-------- Records supplied

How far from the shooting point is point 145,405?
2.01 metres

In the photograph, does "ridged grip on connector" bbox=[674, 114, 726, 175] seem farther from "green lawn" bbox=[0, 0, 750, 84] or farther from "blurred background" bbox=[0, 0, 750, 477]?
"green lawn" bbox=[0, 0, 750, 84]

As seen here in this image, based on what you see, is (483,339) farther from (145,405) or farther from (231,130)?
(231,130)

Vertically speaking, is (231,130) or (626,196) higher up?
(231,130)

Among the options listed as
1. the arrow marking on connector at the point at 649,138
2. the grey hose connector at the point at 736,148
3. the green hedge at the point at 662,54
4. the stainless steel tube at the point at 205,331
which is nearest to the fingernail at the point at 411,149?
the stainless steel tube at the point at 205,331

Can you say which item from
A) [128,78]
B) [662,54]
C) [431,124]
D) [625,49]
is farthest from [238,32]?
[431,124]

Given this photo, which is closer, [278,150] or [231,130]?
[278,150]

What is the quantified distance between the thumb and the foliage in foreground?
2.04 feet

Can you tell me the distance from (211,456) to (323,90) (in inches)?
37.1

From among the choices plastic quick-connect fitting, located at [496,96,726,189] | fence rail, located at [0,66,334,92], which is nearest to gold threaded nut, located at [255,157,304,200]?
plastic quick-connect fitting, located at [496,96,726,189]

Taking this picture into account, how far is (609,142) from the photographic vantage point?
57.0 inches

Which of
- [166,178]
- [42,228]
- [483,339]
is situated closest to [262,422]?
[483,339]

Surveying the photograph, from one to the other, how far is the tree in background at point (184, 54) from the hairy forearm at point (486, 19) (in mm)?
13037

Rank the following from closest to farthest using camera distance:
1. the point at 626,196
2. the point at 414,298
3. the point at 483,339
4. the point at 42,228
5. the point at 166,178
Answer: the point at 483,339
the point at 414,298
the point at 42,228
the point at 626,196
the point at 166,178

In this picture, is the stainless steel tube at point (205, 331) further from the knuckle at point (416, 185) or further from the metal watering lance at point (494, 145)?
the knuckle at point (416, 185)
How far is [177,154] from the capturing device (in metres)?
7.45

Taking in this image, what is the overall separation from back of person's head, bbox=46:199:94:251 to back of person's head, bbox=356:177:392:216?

----------------

▶ **Task objective**
Please reproduce all of the items above word for word, with nothing changed.

▶ **Solution for this problem**
How far from the shooting point is point 145,405?
2.01 metres

In the photograph, does "ridged grip on connector" bbox=[674, 114, 726, 175] seem farther from "green lawn" bbox=[0, 0, 750, 84] or farther from "blurred background" bbox=[0, 0, 750, 477]?
"green lawn" bbox=[0, 0, 750, 84]

As seen here in this image, based on what you see, is (483,339) farther from (145,405) or farther from (231,130)?
(231,130)

Vertically speaking, is (231,130) or (626,196) higher up?
(231,130)

Among the options listed as
1. the arrow marking on connector at the point at 649,138
2. the grey hose connector at the point at 736,148
3. the green hedge at the point at 662,54
4. the stainless steel tube at the point at 205,331
which is nearest to the fingernail at the point at 411,149?
the stainless steel tube at the point at 205,331

Can you say which item from
A) [128,78]
B) [662,54]
C) [431,124]
D) [625,49]
is farthest from [238,32]?
[431,124]

Given this photo, which is closer, [278,150] or [231,130]?
[278,150]

What is the quantified distance between the thumb and the foliage in foreground?
2.04 feet

Can you tell me the distance from (211,456) to (323,90) (in inches)?
37.1

From among the choices plastic quick-connect fitting, located at [496,96,726,189] | fence rail, located at [0,66,334,92], which is nearest to gold threaded nut, located at [255,157,304,200]?
plastic quick-connect fitting, located at [496,96,726,189]

Taking this picture into account, how far is (609,142) from the photographic vantage point?
57.0 inches

Which of
- [166,178]
- [42,228]
- [483,339]
is situated closest to [262,422]?
[483,339]

Surveying the photograph, from one to the other, how far is the tree in background at point (184, 54) from the hairy forearm at point (486, 19) (in mm)?
13037

Rank the following from closest to farthest using camera distance:
1. the point at 626,196
2. the point at 414,298
3. the point at 483,339
4. the point at 42,228
5. the point at 166,178
Answer: the point at 483,339
the point at 414,298
the point at 42,228
the point at 626,196
the point at 166,178

In this picture, is the stainless steel tube at point (205, 331) further from the knuckle at point (416, 185) or further from the metal watering lance at point (494, 145)?
the knuckle at point (416, 185)
How far is [177,154] from the capturing device (in metres)?
7.45

Taking in this image, what is the overall separation from back of person's head, bbox=46:199:94:251 to back of person's head, bbox=356:177:392:216?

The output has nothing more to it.